|View single post by 39th Miss. Walker|
|Posted: Thu Dec 6th, 2007 02:30 pm||
39th Miss. Walker
|While it is true the majority of slaveholders did invest in land and more slaves it was not true that it was totally by choice. By this I mean the Northern Industrialist and banks had a strangle hold on industry and industrial development. The last thing they wanted was a competing South. Just as England had a strangle hold on the mills.
To answer about the yeoman farmer of the early 1800's to the time of the CW, in the vast majority of the cases, particularly in Mississippi, South Carolina, Alabama the farmer had very little to sell or buy. His main "exports" were hogs and a few cattle and maybe a little corn. The cotton, rice and tobacco was dominated by the large plantations, all of which are very labor intensive needing the slave labor.

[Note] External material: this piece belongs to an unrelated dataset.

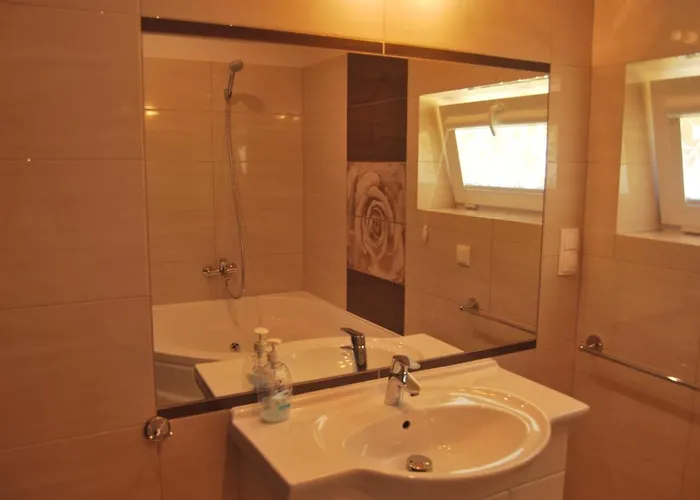 Daniela Ii * Zitzmin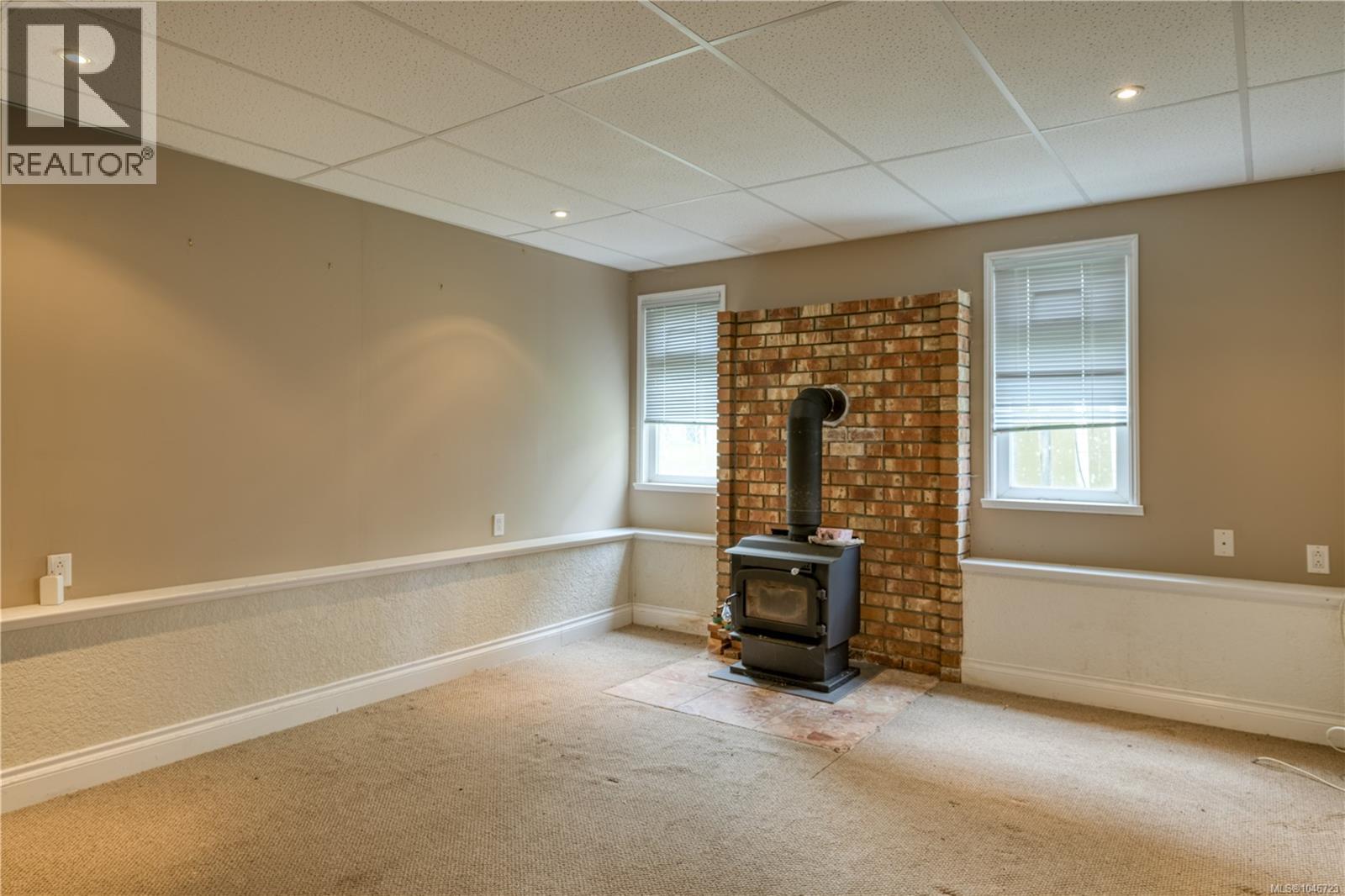 2079 Camosun Cres - Image 21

So when market day did come the farmer would drive his livestock to a major city, sell them and buy a few staples. Maybe that plow or cloth for clothing, if it wasn't made on the farm. Their farms were not run for profit but substance.

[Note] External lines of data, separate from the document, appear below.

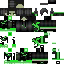 Naymar_V classic skin texture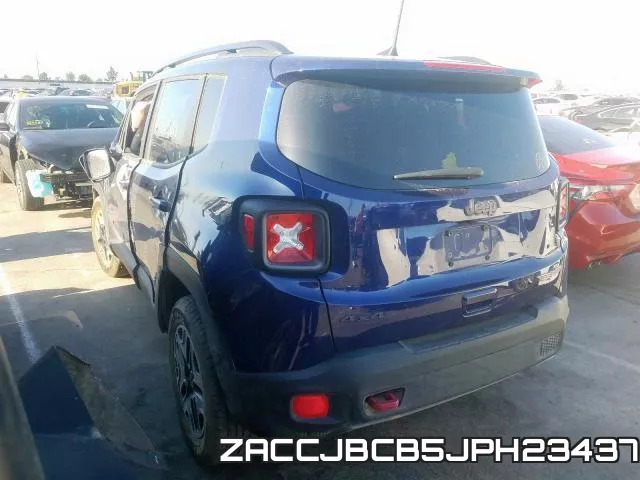 ZACCJBCB5JPH23437 фото 4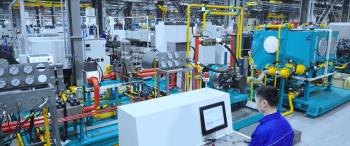 Shaoyang Victor Hydraulic Co., Ltd.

I many cases the wife worked the fields alongside their husbands then worked late into the night carding and spinning cotton to make their clothes. But I digress.
The point I was making was if there were no slaves there would not be a cotton, rice or tobacco industry as we knew it. Therefore the South would have been populated by small farms with no political or economic will to secede or fight a war.
The plantation society with it's wealth, and protectionist attitude did give the South the will and means to secede. However if the North had not burdened the South with the tariffs and the political status quo had been maintained regardless of the slavery issue then there would have been no war.
Any time one faction seeks to dominate another whether for political, economic or social gain then there will be the chance of war.